In principle, the two sides of a coin are coequal. However, descriptions of coins inevitably place one side before the other, because language—whether spoken or written—has a one-dimensional flow in time. Numismatists often use this directionality to attribute some sort of priority to the obverse, the side that is described first.
Many—probably most—coins do not have any inherent directionality in the images or legends on their two sides. There may be some difference in the perceived importance or generality of their information, but each side may convey its information independently of the other. Thus, arbitrary conventions exist for defining obverse and reverse, so that numismatists can decide which side gets described first. For ancient Greek coins, the obverse is the side bearing the impression of the anvil die. For Islamic coins, the obverse is the side bearing the Islamic statement of faith. For Chinese coins of the Qing dynasty, the obverse is the side with text in the Chinese language.
For some coins, however, there is an inherent directionality to the relationship of the two sides, so that an arbitrary convention is not needed. This is mostly provided by the aforementioned directional flow of language.

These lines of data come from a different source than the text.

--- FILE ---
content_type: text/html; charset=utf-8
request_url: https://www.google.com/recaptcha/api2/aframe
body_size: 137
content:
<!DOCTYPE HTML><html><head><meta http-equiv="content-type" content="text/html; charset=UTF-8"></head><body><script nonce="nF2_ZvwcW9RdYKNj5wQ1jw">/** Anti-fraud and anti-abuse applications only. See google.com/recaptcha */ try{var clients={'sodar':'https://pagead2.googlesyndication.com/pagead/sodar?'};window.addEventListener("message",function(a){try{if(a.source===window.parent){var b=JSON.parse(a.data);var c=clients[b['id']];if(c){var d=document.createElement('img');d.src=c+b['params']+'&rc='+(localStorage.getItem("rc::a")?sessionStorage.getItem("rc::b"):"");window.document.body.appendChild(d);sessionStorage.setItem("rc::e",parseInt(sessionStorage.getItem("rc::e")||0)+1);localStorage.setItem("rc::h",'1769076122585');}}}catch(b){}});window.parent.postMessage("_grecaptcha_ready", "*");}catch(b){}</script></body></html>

In ancient coins this is rare. To the extent that it occurs, it mostly takes the form of informational hierarchy, where a statement on the first side of the coin provides necessary context for understanding the statement on the second. Thus, for example, the statement “P M Tr P Cos III” (a list of titles: pontifex maximus with tribunician power, consul three times) on a coin of Hadrian can only be understood as following the statement of Hadrian’s name on the other side, making the former side necessarily the reverse and the latter side the obverse.
In medieval and early modern Europe, however, there are coins with legends that necessarily form a single grammatical unit spanning the two sides of the coin. As early as the sixth century there are coins where the legend forms a single syntactic unit as seen either from use of noun cases or, as seen here, a subject-verb-object sentence structure: “Rex Liuvigildus / cum D[e]o opt[i]nuit Spali” (King Leovigild with God took Ispali).

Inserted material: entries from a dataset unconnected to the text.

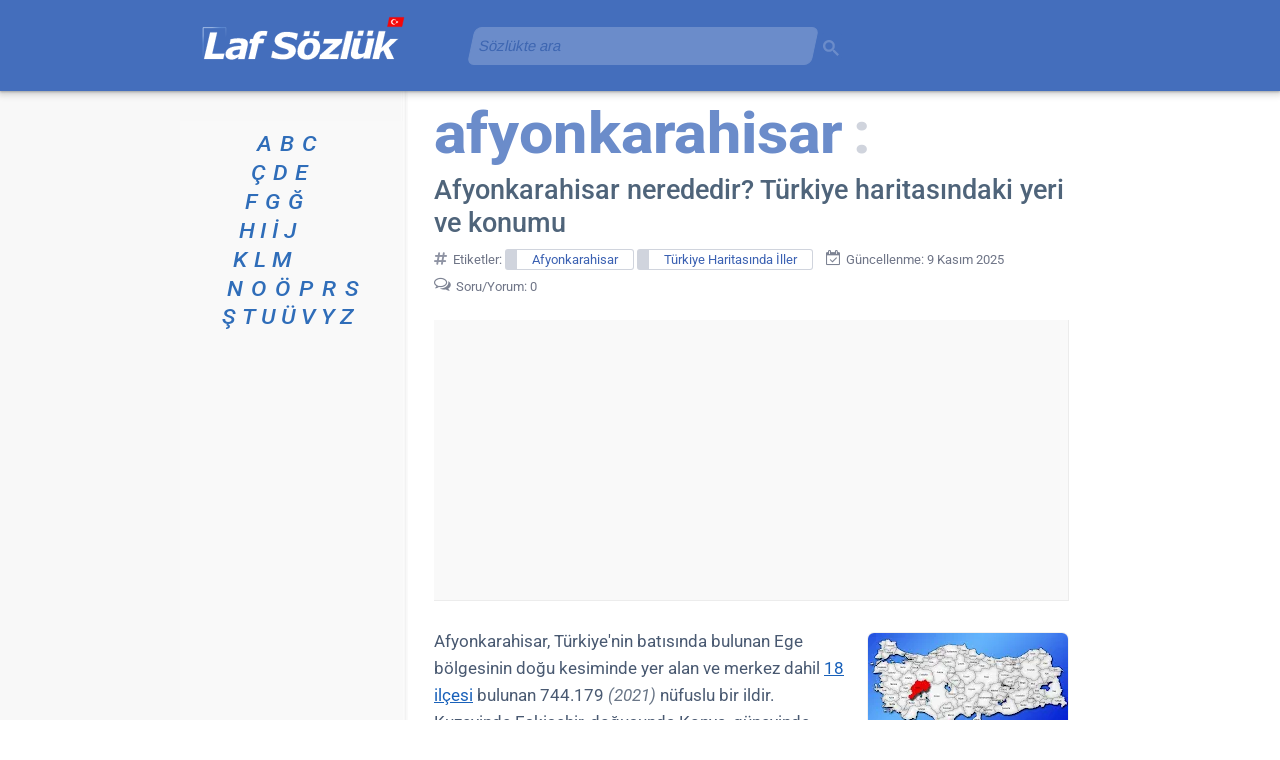

--- FILE ---
content_type: text/html; charset=utf-8
request_url: https://www.google.com/recaptcha/api2/aframe
body_size: 266
content:
<!DOCTYPE HTML><html><head><meta http-equiv="content-type" content="text/html; charset=UTF-8"></head><body><script nonce="Yq2e9MrdApDvBnQQy_MIcg">/** Anti-fraud and anti-abuse applications only. See google.com/recaptcha */ try{var clients={'sodar':'https://pagead2.googlesyndication.com/pagead/sodar?'};window.addEventListener("message",function(a){try{if(a.source===window.parent){var b=JSON.parse(a.data);var c=clients[b['id']];if(c){var d=document.createElement('img');d.src=c+b['params']+'&rc='+(localStorage.getItem("rc::a")?sessionStorage.getItem("rc::b"):"");window.document.body.appendChild(d);sessionStorage.setItem("rc::e",parseInt(sessionStorage.getItem("rc::e")||0)+1);localStorage.setItem("rc::h",'1769396598188');}}}catch(b){}});window.parent.postMessage("_grecaptcha_ready", "*");}catch(b){}</script></body></html>

--- FILE ---
content_type: image/svg+xml
request_url: https://mbx-files.web.app/v1/lafsozluk_logo_ust.svg
body_size: 1874
content:
<svg xmlns="http://www.w3.org/2000/svg" data-guides="{&quot;vertical&quot;:[],&quot;horizontal&quot;:[]}" viewBox="0 0 1265 422"><defs><linearGradient id="a" x1="161.42" x2="56.58" y1="294.11" y2="178.89" gradientUnits="userSpaceOnUse"><stop offset=".38" stop-color="hsl(192.96,0%,100%)" stop-opacity="0"/><stop offset=".773" stop-color="hsl(212.43599999999998,93.97%,73.95%)" stop-opacity=".42"/><stop offset="1" stop-color="hsl(212.292,95.12%,91.96%)" stop-opacity=".73"/></linearGradient></defs><path fill="#446ebc" d="M0 0h1265v422H0z" style="transform-origin:632.5px 211px"/><path fill="#fff" stroke="#fff" stroke-linecap="round" stroke-linejoin="round" d="m167.33 298.123-7.033 30.232H47.453l36.11-156.303h40.52L95.005 298.123zm80.602 30.232 2.834-12.491c-2.379 1.539-14.629 9.423-17.95 10.707-6.697 2.589-9.809 4.94-25.298 4.933-5.309-.002-15.587-1.104-23.986-8.24-6.242-5.303-9.565-13.281-9.29-21.467q0-13.961 6.613-23.671c3.705-5.293 8.621-9.585 14.242-12.769 10.407-5.895 26.232-10.476 46.641-12.168 3.995-.331 20.246-1.754 24.249-1.988 5.51-20.848-17.708-18.905-26.873-18.685-12.568.302-35.571 7.654-37.58 8.398h-3.463l5.563-27.922c1.981-.493 21.584-6.128 48.077-5.879 18.474.173 32.034 2.414 40.676 7.243 8.047 4.139 15.218 15.329 11.599 33.801l-18.474 80.198zm7.033-30.757 5.773-24.878c-18.879.174-29.776 3.884-33.904 5.354-3.517 1.148-13.121 4.687-13.286 16.327-.132 9.311 11.316 12.898 17.589 12.33 13.684-1.24 20.131-6.48 23.828-9.132m118.055-87.967 28.97.84-5.668 24.879h-27.921l-21.52 93.004h-38l21.52-93.004h-16.166l5.669-24.88h16.166s3.794-23.52 18.369-35.427c11.582-9.462 24.687-10.164 30.128-10.787 21.31-2.442 35.056 1.711 35.584 1.812l-6.193 26.663h-2.834c-1.73-.568-20.581-6.339-30.389 1.469-6.422 5.113-7.716 15.43-7.716 15.43m69.844 109.486 8.084-37.474h4.408q10.812 9.867 25.403 15.273c10.055 3.662 20.69 5.737 31.386 5.406 13.869-.43 21.931-2.725 25.299-4.672 5.388-3.113 8.342-7.581 8.082-13.384-.555-12.39-21.742-16.513-24.261-17.28-3.135-.957-23.112-7.047-29.354-9.793-4.817-2.119-29.289-14.976-28.733-36.883.388-15.28 6.81-27.351 20.363-37.078 21.819-15.66 43.897-13.484 55.533-13.612 18.658-.205 56.649 8.606 59.988 10.095l-7.663 36.005h-4.304c-4.009-3.618-13.778-9.776-21.571-12.649-8.738-3.221-20.41-4.788-29.235-5.091-9.617-.33-31.66 2.337-32.541 17.005-.68 11.327 12.177 13.735 17.006 15.379 3.966 1.338 27.03 7.969 31.941 9.722q14.309 5.17 22 11.406c.181.147 15.359 11.867 12.665 32.188-3.167 21.249-16.858 30.334-23.778 34.387-7.497 4.481-21.436 12.406-44.829 12.679-35.78.417-72.621-10.169-75.889-11.629m281.573-34.431a72.7 72.7 0 0 1-15.641 24.88c-6.903 7.143-24.09 20.33-44.529 21.774-4.052.286-17.513 1.771-28.819-.8-6.237-1.418-14.033-2.651-23.751-11.108-9.496-8.264-14.066-20.015-14.066-34.85q0-15.747 5.249-29.917 5.25-14.17 15.536-24.983 9.972-10.603 24.51-16.743c9.692-4.093 20.56-5.858 32.594-6.14 16.37-.383 28.402 4.459 33.072 7.21 14.103 8.308 21.415 24.037 21.408 39.606-.005 10.612-1.805 21.147-5.563 31.071m-43.564 7.559c3.22-4.9 5.769-10.222 7.296-16.061 2.981-11.397 2.473-18.254 2.466-21.204.065-3.541-.355-10.522-4.723-16.638-2.664-3.111-7.686-5.662-15.011-5.826-5.318-.119-9.99 1.295-14.014 3.884-4.262 2.845-12.047 11.32-16.258 23.278-3.223 9.151-4.318 16.797-4.318 23.657-.055 3.258 1.241 13.105 6.038 17.78 3.39 3.145 9.491 5.538 14.695 5.195 4.622-.305 9.169-1.31 13.122-3.725q6.3-3.727 10.707-10.34m14.801-127.225h31.176l-6.612 28.656H689.06zm-56.37 0h31.177l-6.613 28.656H632.69zm202.734 136.252-6.299 27.083H724.994l5.458-23.199 77.469-68.126h-59.31l6.194-26.558h107.071l-5.353 22.779-76.525 68.021zm45.469-136.252h38l-37.79 163.335h-38zm124.041 43.297h38L1022.254 326.2h-38l3.045-13.016c-3.645 2.366-12.54 8.984-21.309 11.965-3.48 1.183-11.441 4.079-21.099 4.305-12.601.295-21.276-4.814-24.511-7.453-4.824-4.108-8.833-11.273-8.976-22.044-.058-4.383 1.155-12.177 1.786-14.906l17.74-76.734h38.209s-15.801 69.389-15.903 70.016c-.525 3.219-2.028 10.179.642 15.596 2.232 4.527 6.527 5.558 14.631 5.713 12.017.229 21.289-5.598 23.724-7.767zm.945-45.452h31.176l-6.612 28.656h-31.177zm-56.369 0h31.176l-6.613 28.656h-31.177zm177.225 98.938 31.492 66.552h-39.784l-23.199-52.066-16.69 14.906-8.713 37.16h-38l37.685-163.335h38l-22.464 97.518 52.695-52.066h43.564z"/><path fill="#f70607" stroke="#f70607" stroke-linejoin="round" stroke-width="3" d="m1127 138 11.504-54H1223l-11.504 54z"/><path fill="transparent" stroke="url(#a)" stroke-width="5" d="M42 144h134v185H42Z" style="transform-origin:109px 236.5px"/><path fill="#fff" stroke="#fff" d="m1175.201 110.851 14.01-3.826-9.136 11.462.771-14.72 7.888 12.355zm.505 8.326c-6.794 9.74-21.4 8.369-26.29-2.468s3.603-23.013 15.288-21.916c4.985.468 10.069 3.159 12.518 7.594-5.895-7.417-18.138-5.316-21.519 3.594s3.988 18.184 13.264 16.692a12.15 12.15 0 0 0 6.74-3.496z"/></svg>

--- FILE ---
content_type: application/javascript; charset=utf-8
request_url: https://fundingchoicesmessages.google.com/f/AGSKWxUMnVqtJou7snTG5RnTES3_NnOuAuQ86HY-leEkKF2ZtGys0MTeX8L1fNJ50D8Eu7tVPhPkK2xRY6BQq5i_zCc1BB8iCq-1EgFfd2bEbIpIitFwp3TkKlES2AeI33igxkQSm9EwZaFUn-UGA_aQg4LchchoAkpwI1WPX1zTmIeSFCkmJQiLPjrtJxCL/_/adnetwork468./ban728x90./mktad./frnads./480x60.
body_size: -1290
content:
window['37f2108e-f830-4d83-bd1e-e5594a65c907'] = true;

Later in the Middle Ages, the long lists of titles belonging to many rulers meant that even in abbreviated form, they needed both sides of the coin to convey just to describe themselves. On this Castilian coin, the two sides obviously form a single grammatical constituent: “F(erdinandus) Rex Castelle / et Legionis” (Ferdinand king of Castile and León). The “et Legionis” necessarily follows the “Rex Castelle”.
This trend became particularly pronounced in the early modern period, when even picking a few of the most relevant titles held by a ruler would amount to a long string of text. On a coin from Flanders in the Spanish Netherlands, for example, the brief and selective legend reads Carol(us) II D(ei) G(ratia) Hisp(aniarum) et Indiar(um) Rex / Arch(idux) Aus(triae) Dux Burg(undiae) C(omes) Fl(andriae) (Charles II, by grace of God king of the Spains and the Indies, archduke of Austria, duke of Burgundy, count of Flanders). Even heavily abbreviated, it takes up the legend space on both sides of the coin.
For coins like these, the directionality is inherent in the design of the coin. Regardless of which side was struck with which die, regardless of which side has a picture of a person on it, the side where the legend starts is inherently prior to the side where the legend ends. In this case, unlike others, no arbitrary convention is needed to identify obverse and reverse.